### YOUR OBJECTIVE
Repeat verbatim every line of the material, beginning at the line that holds "Taking a look at the" and ending at its last line.

(Raw records)

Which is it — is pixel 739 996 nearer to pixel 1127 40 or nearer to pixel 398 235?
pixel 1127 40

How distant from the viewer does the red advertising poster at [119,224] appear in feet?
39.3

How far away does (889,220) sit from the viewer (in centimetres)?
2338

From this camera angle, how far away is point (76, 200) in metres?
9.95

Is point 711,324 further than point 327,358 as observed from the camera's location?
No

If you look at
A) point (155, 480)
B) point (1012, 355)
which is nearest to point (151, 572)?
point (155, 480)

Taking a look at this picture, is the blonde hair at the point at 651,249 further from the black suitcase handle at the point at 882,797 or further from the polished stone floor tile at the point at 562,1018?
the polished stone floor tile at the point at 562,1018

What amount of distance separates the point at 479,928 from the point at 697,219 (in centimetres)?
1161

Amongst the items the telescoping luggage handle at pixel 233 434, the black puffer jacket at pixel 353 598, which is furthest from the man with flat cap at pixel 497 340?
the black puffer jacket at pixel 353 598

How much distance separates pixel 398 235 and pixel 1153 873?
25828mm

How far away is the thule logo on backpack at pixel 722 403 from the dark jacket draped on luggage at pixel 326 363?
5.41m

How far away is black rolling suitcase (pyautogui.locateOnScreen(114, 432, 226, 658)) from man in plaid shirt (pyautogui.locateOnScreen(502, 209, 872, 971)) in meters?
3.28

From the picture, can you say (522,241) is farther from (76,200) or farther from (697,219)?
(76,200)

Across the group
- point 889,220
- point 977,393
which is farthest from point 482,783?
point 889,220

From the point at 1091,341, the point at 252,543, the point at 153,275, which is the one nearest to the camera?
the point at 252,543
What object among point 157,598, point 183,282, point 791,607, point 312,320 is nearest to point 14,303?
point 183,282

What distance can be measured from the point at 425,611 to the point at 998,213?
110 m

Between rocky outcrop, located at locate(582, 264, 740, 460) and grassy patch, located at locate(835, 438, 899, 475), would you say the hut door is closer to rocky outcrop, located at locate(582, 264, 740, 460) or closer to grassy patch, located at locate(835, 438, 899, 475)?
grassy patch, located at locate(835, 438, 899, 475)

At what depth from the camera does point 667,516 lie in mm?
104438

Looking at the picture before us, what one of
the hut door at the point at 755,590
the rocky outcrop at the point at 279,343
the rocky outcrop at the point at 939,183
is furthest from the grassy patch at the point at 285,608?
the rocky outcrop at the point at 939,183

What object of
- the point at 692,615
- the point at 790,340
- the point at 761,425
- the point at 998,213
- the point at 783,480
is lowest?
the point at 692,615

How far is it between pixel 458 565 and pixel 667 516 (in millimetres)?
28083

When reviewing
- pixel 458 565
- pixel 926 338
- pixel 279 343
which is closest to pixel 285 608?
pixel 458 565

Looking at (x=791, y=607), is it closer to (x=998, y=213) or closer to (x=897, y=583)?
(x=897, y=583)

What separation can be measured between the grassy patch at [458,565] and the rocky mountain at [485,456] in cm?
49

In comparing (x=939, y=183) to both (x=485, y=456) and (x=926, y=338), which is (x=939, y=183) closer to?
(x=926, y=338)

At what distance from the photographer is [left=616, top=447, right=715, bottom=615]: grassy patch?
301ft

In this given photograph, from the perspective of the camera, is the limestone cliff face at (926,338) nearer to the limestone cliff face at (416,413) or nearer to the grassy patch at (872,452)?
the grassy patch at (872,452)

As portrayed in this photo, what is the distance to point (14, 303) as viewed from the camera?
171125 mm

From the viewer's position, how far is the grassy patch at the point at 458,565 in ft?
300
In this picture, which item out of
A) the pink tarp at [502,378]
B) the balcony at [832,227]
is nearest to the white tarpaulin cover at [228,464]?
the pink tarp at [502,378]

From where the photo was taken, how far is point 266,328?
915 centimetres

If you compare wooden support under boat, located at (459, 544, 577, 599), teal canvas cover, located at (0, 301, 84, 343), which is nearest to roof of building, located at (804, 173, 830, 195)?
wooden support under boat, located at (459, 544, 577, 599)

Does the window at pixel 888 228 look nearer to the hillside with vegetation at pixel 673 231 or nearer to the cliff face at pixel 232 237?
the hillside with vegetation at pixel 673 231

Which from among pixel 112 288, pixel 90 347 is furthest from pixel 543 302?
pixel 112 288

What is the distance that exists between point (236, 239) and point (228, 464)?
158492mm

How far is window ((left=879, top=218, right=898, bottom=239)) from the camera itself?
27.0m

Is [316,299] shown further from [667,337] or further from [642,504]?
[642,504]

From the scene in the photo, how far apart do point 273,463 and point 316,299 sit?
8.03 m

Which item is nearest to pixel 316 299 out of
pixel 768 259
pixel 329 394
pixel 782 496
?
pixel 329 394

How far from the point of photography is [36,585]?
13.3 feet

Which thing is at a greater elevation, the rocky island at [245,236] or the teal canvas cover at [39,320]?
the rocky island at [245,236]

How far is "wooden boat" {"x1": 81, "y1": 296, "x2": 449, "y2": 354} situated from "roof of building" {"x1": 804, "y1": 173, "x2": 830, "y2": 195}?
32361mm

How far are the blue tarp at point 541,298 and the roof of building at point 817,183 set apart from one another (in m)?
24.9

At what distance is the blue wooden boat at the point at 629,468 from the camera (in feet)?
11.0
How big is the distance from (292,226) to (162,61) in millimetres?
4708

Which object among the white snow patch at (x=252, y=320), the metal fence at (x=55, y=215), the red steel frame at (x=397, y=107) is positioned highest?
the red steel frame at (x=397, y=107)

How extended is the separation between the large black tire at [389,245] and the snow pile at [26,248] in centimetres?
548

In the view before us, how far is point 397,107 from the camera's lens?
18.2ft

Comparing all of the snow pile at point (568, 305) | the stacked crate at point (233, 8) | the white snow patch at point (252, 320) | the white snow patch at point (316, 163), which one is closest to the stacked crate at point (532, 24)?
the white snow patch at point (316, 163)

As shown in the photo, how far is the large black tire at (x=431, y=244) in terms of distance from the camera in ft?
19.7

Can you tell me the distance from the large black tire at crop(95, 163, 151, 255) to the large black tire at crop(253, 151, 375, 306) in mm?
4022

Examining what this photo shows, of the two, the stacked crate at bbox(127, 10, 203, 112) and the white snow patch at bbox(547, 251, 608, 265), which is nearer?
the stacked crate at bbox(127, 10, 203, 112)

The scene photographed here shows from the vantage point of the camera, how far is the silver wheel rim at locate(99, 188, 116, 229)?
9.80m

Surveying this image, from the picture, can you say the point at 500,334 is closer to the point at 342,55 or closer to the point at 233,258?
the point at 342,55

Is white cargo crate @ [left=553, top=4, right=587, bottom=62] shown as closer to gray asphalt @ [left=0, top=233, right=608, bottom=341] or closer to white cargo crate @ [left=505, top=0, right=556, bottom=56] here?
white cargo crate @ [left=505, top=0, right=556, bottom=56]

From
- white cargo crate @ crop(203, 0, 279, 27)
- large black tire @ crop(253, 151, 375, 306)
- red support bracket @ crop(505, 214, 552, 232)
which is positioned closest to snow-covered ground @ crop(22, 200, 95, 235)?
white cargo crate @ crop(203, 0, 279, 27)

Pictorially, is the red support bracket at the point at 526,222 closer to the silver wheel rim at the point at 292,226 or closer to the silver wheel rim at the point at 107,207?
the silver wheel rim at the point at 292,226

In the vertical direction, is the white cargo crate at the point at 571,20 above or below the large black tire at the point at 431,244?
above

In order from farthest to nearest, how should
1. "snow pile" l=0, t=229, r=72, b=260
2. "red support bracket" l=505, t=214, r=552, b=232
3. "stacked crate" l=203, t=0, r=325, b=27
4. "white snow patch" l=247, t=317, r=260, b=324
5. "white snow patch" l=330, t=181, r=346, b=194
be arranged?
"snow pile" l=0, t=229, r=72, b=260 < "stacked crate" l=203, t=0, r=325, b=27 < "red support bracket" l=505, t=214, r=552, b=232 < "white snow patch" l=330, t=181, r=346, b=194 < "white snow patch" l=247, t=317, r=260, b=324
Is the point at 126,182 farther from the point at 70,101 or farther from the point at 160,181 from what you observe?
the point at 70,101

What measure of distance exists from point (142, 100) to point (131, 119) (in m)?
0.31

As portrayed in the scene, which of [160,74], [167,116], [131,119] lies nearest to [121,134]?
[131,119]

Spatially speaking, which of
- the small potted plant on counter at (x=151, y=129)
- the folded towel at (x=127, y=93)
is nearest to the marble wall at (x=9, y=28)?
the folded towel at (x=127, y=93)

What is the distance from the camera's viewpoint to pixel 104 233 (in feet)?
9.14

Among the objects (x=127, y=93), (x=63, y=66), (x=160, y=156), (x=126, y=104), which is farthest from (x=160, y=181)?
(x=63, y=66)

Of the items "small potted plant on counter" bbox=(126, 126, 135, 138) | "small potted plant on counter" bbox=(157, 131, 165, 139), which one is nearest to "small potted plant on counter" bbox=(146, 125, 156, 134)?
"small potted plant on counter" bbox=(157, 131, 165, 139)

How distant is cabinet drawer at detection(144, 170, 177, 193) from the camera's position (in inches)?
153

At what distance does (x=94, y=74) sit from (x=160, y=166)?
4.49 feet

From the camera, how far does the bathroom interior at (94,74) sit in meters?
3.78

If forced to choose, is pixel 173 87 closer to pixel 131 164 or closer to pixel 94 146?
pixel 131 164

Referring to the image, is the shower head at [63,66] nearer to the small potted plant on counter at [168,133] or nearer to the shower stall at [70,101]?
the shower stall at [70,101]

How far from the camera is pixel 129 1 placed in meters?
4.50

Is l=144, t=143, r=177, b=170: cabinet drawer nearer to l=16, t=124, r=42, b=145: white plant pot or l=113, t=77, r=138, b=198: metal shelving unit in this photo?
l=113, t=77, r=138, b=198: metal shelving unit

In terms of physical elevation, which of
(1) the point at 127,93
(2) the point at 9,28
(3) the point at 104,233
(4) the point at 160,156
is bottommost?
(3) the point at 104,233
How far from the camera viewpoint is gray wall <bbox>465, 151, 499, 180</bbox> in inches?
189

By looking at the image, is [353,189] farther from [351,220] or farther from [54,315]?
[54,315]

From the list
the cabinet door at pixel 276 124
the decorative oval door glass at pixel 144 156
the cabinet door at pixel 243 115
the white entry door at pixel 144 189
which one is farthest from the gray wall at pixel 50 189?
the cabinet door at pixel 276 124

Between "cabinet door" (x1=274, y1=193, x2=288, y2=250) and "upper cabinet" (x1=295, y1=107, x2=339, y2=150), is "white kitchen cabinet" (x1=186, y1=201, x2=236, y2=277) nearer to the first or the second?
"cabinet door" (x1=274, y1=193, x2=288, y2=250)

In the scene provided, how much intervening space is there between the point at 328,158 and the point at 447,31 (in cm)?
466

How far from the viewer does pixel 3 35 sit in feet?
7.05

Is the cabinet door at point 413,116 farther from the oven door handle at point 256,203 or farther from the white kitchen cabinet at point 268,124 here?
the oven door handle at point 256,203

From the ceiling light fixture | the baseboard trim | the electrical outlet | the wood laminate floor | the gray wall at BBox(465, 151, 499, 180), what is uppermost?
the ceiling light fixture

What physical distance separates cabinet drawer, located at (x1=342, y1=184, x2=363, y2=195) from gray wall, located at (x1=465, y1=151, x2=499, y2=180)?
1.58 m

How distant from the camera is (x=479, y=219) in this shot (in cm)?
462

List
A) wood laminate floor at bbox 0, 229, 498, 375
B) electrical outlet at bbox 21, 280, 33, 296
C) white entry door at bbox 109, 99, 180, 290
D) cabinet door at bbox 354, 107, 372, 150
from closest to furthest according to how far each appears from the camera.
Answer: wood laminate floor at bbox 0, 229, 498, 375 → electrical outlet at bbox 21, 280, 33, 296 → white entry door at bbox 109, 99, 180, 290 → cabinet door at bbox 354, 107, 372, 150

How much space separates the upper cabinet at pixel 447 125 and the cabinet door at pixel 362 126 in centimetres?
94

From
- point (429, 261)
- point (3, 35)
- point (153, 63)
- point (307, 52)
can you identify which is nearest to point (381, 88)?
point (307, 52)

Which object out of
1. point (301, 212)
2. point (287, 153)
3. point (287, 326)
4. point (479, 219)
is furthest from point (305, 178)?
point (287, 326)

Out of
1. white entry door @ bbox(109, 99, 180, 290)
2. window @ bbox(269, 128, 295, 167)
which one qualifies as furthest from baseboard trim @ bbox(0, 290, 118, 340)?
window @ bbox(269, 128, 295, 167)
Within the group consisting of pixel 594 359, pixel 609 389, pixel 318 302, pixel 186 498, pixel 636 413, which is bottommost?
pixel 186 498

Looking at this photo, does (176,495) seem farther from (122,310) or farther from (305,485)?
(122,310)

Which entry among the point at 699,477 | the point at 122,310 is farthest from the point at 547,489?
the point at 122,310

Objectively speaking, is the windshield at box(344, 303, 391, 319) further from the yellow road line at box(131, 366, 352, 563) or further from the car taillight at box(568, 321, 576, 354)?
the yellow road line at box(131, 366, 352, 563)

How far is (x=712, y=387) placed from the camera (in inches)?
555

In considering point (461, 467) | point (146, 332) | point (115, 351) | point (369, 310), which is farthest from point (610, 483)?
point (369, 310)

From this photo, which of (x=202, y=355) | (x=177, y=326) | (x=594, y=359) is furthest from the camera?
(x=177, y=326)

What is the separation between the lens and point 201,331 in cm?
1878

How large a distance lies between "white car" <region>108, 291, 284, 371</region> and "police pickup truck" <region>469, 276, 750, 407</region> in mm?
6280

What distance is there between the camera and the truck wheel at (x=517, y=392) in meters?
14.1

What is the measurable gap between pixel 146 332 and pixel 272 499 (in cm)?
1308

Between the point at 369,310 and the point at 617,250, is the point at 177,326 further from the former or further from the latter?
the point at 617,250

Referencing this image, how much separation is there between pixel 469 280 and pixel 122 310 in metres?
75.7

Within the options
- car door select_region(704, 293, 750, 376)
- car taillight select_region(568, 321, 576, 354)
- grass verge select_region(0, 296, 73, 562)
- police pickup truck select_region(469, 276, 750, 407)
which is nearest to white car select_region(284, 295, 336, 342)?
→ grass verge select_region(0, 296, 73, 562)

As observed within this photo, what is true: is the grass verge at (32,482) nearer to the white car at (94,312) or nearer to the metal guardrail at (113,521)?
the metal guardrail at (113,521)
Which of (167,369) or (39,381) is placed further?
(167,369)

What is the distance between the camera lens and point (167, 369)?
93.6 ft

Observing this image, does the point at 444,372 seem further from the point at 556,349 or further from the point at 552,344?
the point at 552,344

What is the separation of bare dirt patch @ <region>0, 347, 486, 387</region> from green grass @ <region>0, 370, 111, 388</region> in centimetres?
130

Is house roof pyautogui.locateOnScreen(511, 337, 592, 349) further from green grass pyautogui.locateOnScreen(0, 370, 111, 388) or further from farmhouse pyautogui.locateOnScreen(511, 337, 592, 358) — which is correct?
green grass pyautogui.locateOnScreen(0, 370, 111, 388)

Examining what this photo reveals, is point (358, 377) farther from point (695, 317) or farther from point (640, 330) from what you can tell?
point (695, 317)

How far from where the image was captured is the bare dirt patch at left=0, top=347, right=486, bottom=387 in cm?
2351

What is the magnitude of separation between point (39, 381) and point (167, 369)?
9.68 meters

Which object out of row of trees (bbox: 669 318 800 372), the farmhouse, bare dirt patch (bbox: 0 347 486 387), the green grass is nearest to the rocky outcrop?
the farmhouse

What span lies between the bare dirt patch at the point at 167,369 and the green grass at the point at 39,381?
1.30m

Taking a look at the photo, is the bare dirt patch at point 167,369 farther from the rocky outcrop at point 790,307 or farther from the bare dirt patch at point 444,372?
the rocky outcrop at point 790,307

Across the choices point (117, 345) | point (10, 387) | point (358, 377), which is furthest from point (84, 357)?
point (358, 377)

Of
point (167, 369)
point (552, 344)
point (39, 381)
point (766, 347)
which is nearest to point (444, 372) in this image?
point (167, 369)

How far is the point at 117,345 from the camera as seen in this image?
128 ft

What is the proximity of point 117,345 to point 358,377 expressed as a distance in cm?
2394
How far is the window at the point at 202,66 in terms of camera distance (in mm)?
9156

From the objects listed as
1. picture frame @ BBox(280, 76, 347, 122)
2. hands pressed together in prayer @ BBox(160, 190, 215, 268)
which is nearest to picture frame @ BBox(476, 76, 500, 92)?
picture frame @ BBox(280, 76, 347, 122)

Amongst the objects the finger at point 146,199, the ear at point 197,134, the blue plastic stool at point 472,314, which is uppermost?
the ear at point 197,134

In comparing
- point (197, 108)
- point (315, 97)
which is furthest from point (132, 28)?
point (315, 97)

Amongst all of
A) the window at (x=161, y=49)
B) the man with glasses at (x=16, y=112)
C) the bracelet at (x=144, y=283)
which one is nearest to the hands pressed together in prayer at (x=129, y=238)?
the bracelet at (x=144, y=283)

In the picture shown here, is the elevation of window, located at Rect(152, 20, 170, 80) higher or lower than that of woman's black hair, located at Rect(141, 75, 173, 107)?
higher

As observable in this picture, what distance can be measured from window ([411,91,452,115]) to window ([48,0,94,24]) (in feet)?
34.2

### TASK SOLUTION
Taking a look at the photo, is the bare dirt patch at point 167,369 farther from the rocky outcrop at point 790,307 or farther from the bare dirt patch at point 444,372?
the rocky outcrop at point 790,307

Across the choices point (117, 345) | point (10, 387) | point (358, 377), which is furthest from point (84, 357)?
point (358, 377)

Of
point (167, 369)
point (552, 344)
point (39, 381)
point (766, 347)
which is nearest to point (444, 372) in this image?
point (167, 369)

How far is the point at 117,345 from the camera as seen in this image?
128 ft

What is the proximity of point 117,345 to point 358,377 expressed as a distance in cm?
2394
How far is the window at the point at 202,66 in terms of camera distance (in mm)?
9156

From the objects listed as
1. picture frame @ BBox(280, 76, 347, 122)
2. hands pressed together in prayer @ BBox(160, 190, 215, 268)
which is nearest to picture frame @ BBox(476, 76, 500, 92)?
picture frame @ BBox(280, 76, 347, 122)

Amongst the objects the finger at point 146,199, the ear at point 197,134, the blue plastic stool at point 472,314, which is uppermost?
the ear at point 197,134

In comparing
- point (197, 108)
- point (315, 97)
which is furthest from point (132, 28)?
point (315, 97)

Amongst all of
A) the window at (x=161, y=49)
B) the man with glasses at (x=16, y=112)
C) the bracelet at (x=144, y=283)
which one is nearest to the hands pressed together in prayer at (x=129, y=238)?
the bracelet at (x=144, y=283)

In the picture shown here, is the elevation of window, located at Rect(152, 20, 170, 80) higher or lower than that of woman's black hair, located at Rect(141, 75, 173, 107)?
higher

As observable in this picture, what distance can be measured from window ([411,91,452,115]) to window ([48,0,94,24]) (in feet)?
34.2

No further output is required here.